The Living Thing / Notebooks :

Compressing artificial neural networks

It seems we should be able to do better than a gigantic network with millions of parameters;

CWZZ17 Is a popular summary article of the state of the art theory and LoWK17 of the practice.

Question: how do you do this with recurrent neural networks? To read: NaUD17.

Plainly, once we have trained the graph, how can we simplify it, compress it, or prune it? One model here is the “Student-Teacher” network, where you use one big network to train a little network. RBKC14, UGKA16… Summarised by Tomasz Maliciekicz:

we now have teacher-student training algorithms which you can use to have a shallower network “mimic” the teacher’s responses on a large dataset. These shallower networks are able to learn much better using a teacher and in fact, such shallow networks produce inferior results when they are trained on the teacher’s training set. So it seems you get go [Data to MegaDeep], and [MegaDeep to MiniDeep], but you cannot directly go from [Data to MiniDeep].

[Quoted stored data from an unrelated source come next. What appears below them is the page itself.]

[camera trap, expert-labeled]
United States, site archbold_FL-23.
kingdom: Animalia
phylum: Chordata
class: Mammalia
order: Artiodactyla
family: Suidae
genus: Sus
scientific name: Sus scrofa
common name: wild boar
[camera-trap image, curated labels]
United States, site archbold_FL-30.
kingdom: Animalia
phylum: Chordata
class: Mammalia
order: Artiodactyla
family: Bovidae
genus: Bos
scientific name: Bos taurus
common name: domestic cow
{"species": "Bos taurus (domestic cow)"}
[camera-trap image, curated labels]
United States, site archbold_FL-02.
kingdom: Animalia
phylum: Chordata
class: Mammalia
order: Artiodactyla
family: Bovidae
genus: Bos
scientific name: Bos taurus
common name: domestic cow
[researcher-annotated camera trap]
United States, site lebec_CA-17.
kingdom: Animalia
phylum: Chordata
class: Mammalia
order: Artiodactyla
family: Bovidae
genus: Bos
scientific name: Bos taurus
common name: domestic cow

I haven’t actually read the papers here yet, but this seems intuitive, for the following hand-wavy reason: Large neural networks stay far from optimum for a long period of time so they assimilate a lot of data in their stochastic gradient descent; they are using a simulated-annealing-like process to explore many possible configurations much as a Monte Carlo can explore a large parameter space; However, they are still seeking optima, so in a sense we need too many parameters to allow them to actually have enough “maladaptation” to escape bad optima. However, when the network has reached a “good” optimum, those parameters are no longer needed; a much lower representation of the manifold that each layer learned is probably available.

This is suggestive of using some of the dimension reduction ideas such as mixture models or whatever function approximation / matrix factorisation takes your fancy to learn “good” approximation of each layer, once the overall network is trained.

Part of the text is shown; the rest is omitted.